- ATIVIDADES A REALIZAR
1. Reescreva em forma de lista o parágrafo do texto fornecido que começa com "Com o reconhecimento e consolidação do Instituto", conservando seus fatos principais.
2. Traduza para o inglês a seguinte frase do texto fornecido: "Desde sua fundação em 1997, no município de Mogi Mirim, a instituição é pioneira em sua utilização da arte-educação como ferramenta de transformação social e desenvolvimento de competências humanas, sociais, artísticas e educacionais."

- TEXTO FORNECIDO
..........
Edifício para nova sede do ICA, ONG de incentivo à criança e ao adolescente através de educação e arte, e revitalização da Praça Comandante José Antônio Moreno em Mogi Mirim – SP
Sobre o ICA
O ICA – Instituição de Incentivo à Criança e ao Adolescente de Mogi Mirim é uma organização não governamental que tem a missão de “acolher, inspirar e incluir crianças, adolescentes, jovens e suas comunidades, por meio de oportunidades artísticas, esportivas e humanas transformadoras.”. Desde sua fundação em 1997, no município de Mogi Mirim, a instituição é pioneira em sua utilização da arte-educação como ferramenta de transformação social e desenvolvimento de competências humanas, sociais, artísticas e educacionais.
Com o reconhecimento e consolidação do Instituto, o ICA concretizou sua sede principal na região central da cidade em 2014 e atualmente visa potencializar o acesso da população da região, multiplicando sua metodologia através de uma série de iniciativas envolvendo lideranças e equipamentos locais. Dentre essas iniciativas mais recentes, a construção de uma nova sede para acolher os jovens da zona leste do município mostrou-se como uma prioridade, tendo como principal objetivo atender essa região, carente de recursos financeiros e ações sociais, de forma mais próxima e eficaz.
..........
- DADOS FORNECIDOS
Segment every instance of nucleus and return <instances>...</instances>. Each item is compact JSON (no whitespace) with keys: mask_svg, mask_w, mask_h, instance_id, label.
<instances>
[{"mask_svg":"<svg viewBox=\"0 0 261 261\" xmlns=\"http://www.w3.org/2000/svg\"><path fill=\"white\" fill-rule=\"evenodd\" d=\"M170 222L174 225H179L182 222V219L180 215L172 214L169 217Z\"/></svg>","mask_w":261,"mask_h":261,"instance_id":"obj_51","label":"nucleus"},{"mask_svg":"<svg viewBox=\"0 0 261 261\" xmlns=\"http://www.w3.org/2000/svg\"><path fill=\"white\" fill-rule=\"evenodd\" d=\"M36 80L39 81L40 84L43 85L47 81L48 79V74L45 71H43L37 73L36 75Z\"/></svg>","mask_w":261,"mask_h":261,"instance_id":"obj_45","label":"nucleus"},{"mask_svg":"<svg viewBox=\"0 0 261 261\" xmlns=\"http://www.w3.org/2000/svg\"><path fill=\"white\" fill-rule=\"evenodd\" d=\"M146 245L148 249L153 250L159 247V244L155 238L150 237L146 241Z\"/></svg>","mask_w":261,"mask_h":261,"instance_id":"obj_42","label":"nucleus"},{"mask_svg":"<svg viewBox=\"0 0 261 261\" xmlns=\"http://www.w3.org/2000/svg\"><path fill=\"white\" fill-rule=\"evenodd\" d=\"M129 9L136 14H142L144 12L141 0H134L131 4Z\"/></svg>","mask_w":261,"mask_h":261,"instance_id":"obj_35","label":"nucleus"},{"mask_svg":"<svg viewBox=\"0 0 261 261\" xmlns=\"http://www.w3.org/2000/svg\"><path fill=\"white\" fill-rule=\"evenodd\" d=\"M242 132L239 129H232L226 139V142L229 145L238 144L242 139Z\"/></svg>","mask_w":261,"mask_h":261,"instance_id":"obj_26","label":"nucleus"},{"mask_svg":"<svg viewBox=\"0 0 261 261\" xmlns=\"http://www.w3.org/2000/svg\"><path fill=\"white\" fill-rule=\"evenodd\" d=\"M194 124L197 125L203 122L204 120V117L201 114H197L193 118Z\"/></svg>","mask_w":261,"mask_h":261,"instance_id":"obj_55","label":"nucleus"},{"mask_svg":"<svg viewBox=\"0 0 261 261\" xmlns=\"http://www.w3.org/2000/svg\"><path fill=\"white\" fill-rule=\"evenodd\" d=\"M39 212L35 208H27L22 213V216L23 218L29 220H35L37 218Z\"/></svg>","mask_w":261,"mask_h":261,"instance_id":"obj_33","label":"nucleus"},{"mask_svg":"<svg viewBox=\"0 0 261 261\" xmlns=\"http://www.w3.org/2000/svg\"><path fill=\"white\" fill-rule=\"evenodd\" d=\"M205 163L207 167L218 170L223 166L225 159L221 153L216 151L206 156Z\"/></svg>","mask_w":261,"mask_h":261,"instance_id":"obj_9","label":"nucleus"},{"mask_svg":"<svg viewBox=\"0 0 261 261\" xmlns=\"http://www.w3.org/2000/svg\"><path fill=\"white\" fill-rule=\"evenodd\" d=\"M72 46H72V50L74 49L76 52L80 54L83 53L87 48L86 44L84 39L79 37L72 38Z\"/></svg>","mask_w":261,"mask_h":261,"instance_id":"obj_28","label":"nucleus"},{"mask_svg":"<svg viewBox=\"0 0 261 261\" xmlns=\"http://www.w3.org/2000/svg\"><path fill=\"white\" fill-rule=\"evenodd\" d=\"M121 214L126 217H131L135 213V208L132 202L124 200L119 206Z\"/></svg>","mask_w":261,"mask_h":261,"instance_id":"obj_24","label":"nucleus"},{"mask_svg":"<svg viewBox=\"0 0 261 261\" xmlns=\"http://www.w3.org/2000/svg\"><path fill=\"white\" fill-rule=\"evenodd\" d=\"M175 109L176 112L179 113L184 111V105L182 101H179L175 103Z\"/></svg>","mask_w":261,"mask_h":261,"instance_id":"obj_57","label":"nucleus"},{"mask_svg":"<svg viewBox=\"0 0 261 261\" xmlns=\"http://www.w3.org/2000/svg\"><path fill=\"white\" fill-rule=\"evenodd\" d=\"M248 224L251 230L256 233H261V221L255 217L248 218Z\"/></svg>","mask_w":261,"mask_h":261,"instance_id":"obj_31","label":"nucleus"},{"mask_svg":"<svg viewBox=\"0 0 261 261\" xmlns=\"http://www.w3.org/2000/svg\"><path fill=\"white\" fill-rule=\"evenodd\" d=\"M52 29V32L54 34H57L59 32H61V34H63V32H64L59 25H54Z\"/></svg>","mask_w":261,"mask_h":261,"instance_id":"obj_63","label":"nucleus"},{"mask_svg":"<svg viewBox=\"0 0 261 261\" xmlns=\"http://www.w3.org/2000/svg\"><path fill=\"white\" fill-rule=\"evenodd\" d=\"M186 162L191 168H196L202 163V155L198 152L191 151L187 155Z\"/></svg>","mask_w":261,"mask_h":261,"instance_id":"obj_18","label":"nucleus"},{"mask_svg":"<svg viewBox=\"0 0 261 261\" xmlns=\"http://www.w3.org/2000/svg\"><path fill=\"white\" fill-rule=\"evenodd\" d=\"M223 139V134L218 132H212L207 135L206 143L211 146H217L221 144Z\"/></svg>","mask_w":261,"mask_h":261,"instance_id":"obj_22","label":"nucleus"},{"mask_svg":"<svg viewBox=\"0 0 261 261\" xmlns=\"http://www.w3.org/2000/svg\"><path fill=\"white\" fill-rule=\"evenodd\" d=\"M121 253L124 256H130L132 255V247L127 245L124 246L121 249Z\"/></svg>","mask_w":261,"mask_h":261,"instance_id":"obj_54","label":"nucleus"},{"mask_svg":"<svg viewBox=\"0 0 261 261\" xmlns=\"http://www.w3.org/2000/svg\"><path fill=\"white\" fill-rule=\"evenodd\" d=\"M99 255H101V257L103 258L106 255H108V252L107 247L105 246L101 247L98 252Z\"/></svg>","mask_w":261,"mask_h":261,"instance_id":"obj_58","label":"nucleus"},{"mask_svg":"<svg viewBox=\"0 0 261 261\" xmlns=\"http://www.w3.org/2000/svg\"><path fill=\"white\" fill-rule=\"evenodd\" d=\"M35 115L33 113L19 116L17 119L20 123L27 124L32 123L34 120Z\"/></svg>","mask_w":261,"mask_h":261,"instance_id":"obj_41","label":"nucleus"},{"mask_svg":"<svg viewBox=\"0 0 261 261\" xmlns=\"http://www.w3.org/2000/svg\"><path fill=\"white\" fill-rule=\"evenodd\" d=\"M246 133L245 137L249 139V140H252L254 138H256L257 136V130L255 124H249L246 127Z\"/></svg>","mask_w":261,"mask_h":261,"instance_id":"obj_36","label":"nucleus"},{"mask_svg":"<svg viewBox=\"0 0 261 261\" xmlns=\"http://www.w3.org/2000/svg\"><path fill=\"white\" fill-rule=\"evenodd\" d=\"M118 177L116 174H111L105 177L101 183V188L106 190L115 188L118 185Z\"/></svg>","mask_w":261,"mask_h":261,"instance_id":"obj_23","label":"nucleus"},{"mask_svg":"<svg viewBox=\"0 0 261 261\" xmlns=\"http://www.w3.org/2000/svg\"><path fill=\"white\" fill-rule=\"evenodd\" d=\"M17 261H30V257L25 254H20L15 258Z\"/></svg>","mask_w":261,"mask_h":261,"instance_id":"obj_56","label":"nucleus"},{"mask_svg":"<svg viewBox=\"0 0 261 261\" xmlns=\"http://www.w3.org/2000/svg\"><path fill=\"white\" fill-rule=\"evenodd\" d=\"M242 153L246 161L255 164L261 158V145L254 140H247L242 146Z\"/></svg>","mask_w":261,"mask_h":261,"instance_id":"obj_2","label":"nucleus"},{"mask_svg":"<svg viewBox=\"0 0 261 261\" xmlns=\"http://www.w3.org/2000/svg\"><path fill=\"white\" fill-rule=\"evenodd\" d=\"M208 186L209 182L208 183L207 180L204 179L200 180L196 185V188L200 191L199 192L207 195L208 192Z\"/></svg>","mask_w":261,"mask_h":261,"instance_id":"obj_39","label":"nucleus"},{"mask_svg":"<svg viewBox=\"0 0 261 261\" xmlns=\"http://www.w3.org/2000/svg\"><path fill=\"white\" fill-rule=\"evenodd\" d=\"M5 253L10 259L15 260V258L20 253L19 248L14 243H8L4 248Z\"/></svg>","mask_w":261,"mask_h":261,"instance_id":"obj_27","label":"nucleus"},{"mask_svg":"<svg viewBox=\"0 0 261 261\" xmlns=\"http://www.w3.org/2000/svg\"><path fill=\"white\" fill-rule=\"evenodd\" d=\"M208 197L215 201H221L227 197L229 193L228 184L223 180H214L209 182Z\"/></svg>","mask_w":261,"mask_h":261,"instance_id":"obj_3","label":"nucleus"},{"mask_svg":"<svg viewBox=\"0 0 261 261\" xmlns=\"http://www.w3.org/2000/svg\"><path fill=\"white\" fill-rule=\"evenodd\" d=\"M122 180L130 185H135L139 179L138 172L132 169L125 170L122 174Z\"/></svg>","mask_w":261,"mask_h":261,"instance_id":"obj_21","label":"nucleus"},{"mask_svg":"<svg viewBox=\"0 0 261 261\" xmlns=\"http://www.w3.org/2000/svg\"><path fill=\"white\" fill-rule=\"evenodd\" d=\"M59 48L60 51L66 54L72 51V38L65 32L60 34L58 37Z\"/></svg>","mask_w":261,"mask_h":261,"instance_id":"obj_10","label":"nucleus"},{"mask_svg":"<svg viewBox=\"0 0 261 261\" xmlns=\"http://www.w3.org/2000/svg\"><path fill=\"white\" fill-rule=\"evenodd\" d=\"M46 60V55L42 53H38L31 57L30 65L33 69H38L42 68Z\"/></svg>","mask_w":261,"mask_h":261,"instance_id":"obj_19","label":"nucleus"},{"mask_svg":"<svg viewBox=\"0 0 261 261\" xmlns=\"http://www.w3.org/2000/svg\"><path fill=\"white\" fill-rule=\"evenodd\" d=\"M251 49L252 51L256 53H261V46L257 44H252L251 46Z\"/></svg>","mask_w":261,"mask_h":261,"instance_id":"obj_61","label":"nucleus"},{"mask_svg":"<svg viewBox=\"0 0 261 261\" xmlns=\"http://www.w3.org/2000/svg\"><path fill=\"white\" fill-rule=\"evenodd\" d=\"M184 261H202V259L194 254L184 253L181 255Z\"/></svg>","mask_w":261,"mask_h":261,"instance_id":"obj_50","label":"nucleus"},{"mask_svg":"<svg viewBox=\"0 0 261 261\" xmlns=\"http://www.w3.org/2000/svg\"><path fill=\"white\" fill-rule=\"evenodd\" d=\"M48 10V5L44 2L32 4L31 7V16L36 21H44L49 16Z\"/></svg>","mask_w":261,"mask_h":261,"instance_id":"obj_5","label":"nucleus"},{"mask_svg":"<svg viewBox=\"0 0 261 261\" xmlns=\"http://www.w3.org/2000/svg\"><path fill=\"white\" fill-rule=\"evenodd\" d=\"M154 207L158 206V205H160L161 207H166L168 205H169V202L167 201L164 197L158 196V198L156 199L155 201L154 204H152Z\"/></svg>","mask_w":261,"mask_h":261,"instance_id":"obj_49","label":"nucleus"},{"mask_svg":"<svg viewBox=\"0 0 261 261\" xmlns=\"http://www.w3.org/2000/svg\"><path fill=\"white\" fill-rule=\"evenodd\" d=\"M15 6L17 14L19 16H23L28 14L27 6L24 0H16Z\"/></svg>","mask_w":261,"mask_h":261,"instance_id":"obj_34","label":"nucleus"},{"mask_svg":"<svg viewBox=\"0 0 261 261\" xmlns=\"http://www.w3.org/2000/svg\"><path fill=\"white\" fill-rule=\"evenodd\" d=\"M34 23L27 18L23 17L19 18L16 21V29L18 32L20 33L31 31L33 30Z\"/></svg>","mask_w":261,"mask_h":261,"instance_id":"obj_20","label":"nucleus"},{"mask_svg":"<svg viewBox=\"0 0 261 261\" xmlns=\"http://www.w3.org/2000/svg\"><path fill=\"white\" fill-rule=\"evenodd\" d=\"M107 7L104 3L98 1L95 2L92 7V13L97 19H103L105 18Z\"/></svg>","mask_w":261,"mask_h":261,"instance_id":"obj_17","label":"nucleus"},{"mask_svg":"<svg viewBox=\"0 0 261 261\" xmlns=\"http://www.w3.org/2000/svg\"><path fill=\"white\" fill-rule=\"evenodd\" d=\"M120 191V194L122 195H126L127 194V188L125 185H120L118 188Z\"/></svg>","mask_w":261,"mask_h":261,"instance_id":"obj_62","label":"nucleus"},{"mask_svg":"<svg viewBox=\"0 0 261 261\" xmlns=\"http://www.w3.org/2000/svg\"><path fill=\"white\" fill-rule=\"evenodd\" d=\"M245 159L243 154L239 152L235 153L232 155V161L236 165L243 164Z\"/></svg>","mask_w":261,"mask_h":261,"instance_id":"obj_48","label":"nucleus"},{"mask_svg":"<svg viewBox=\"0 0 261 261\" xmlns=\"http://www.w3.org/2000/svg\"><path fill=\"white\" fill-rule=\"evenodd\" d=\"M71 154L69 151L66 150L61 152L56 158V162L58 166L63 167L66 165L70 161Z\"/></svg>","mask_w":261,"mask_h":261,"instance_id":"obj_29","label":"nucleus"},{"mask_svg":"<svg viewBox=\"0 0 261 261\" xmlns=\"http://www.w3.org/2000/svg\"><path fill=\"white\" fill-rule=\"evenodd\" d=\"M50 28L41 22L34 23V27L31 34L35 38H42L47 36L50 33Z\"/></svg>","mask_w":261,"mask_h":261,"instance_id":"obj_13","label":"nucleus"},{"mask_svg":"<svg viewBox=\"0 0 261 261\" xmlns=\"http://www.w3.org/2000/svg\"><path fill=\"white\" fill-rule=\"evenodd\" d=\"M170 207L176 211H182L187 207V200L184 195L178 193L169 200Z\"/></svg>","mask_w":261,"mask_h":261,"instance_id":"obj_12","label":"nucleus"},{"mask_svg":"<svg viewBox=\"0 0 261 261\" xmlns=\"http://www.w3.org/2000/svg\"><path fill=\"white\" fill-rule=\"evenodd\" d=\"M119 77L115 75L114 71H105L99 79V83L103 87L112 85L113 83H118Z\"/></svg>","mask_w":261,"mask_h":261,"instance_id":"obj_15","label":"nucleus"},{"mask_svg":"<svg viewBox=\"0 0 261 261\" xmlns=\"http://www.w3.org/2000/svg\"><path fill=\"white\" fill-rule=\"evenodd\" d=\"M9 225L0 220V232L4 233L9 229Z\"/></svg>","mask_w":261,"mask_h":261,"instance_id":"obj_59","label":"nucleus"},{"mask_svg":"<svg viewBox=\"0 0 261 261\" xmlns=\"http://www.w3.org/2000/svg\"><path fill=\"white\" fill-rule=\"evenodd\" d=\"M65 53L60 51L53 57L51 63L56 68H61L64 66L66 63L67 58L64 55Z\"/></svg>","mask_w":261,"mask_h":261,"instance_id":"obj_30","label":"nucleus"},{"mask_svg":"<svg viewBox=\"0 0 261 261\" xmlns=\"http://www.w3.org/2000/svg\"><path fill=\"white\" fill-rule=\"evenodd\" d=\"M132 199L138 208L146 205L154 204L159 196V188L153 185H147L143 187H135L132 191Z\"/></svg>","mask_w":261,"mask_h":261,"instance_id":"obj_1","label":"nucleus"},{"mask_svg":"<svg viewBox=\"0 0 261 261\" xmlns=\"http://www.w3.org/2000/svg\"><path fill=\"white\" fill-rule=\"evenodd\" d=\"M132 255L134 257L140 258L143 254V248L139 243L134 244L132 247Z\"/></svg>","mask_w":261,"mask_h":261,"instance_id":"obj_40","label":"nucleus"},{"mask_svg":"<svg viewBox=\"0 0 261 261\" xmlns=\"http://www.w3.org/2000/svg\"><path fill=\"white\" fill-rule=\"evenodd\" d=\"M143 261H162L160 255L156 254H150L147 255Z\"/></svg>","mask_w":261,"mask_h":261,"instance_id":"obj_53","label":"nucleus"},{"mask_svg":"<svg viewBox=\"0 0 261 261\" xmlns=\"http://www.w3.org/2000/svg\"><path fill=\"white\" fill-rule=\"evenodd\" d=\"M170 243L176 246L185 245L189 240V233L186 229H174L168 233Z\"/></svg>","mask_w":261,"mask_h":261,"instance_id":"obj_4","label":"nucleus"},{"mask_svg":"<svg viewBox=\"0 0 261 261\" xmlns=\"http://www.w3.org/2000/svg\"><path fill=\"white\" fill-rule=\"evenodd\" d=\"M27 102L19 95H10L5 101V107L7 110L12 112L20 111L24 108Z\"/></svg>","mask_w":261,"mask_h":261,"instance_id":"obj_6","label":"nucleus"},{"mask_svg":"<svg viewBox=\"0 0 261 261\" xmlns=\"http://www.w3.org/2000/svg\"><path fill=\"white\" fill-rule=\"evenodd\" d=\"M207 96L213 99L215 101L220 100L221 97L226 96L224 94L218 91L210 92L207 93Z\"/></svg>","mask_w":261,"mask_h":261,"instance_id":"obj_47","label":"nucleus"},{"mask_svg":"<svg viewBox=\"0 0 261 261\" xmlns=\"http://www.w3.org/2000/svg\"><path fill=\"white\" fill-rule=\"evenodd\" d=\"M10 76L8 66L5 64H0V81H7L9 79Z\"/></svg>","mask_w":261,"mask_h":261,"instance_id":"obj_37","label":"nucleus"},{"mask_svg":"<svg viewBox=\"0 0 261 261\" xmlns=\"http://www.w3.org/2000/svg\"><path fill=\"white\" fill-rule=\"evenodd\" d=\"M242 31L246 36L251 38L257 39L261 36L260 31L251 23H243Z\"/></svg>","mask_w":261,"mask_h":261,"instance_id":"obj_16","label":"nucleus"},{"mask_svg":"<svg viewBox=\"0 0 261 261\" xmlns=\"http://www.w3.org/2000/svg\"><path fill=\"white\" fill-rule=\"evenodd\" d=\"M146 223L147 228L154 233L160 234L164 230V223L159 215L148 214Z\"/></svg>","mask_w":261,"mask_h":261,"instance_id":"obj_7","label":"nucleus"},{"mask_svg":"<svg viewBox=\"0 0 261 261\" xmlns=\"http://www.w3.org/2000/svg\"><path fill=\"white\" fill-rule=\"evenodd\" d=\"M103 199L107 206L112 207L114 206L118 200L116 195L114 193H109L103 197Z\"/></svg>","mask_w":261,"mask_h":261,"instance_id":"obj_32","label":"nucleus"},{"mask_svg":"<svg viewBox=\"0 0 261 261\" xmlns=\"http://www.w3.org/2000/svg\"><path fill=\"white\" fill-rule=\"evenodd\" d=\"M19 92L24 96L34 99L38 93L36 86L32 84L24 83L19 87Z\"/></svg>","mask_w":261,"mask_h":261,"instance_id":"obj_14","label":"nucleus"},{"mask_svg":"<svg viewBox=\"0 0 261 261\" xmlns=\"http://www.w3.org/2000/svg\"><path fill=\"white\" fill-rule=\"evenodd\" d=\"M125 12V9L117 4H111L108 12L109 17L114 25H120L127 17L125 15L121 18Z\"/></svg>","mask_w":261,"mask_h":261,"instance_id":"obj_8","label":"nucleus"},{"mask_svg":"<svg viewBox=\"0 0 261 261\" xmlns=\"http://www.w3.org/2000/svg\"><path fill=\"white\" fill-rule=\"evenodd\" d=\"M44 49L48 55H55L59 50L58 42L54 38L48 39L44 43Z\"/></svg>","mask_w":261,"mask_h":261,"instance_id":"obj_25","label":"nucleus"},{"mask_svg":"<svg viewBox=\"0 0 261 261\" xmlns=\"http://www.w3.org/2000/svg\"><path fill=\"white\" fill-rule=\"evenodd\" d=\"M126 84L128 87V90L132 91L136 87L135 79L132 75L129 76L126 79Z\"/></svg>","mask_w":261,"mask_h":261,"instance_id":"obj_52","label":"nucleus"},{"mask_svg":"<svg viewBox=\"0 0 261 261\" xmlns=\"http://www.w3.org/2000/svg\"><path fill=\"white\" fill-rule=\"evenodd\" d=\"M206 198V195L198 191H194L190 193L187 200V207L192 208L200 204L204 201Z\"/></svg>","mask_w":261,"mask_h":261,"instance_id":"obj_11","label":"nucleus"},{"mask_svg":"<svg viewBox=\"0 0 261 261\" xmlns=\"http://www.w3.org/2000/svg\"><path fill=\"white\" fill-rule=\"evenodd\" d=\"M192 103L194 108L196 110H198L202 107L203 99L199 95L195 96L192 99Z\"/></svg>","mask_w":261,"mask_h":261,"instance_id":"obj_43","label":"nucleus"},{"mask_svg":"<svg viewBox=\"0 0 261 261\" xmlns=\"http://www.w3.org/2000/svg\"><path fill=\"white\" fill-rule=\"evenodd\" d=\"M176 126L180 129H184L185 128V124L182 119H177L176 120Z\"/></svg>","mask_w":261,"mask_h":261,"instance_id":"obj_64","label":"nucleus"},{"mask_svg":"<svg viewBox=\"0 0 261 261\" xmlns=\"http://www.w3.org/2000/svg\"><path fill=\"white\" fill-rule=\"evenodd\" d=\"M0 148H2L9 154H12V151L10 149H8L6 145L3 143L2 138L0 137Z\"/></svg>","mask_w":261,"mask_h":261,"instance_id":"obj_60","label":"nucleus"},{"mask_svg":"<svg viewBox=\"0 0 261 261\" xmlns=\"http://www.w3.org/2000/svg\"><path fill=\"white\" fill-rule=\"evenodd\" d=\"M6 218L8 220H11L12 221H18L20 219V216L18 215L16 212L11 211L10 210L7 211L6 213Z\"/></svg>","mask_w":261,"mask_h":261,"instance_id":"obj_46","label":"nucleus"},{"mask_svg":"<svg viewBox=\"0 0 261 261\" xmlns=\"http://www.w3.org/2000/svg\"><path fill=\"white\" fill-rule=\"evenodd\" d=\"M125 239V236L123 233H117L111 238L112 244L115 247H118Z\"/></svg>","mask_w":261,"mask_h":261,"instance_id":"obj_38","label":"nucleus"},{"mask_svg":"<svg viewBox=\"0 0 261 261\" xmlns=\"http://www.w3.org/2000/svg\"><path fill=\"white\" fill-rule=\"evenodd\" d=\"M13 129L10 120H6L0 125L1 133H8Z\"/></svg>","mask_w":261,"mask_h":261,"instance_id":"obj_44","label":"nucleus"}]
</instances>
..........
- SOLUÇÕES A SEGUIR
1.
- Com o reconhecimento e a consolidação do Instituto, o ICA estabeleceu sua sede principal na região central da cidade em 2014.
- Atualmente, busca ampliar o acesso da população da região, multiplicando sua metodologia por meio de iniciativas com lideranças e equipamentos locais.
- Entre as iniciativas mais recentes, a construção de uma nova sede para acolher os jovens da zona leste do município tornou-se prioridade.
- O principal objetivo dessa sede é atender de forma mais próxima e eficaz a região, carente de recursos financeiros e ações sociais.

2. Since its founding in 1997, in the municipality of Mogi Mirim, the institution has been a pioneer in its use of art education as a tool for social transformation and for the development of human, social, artistic, and educational skills.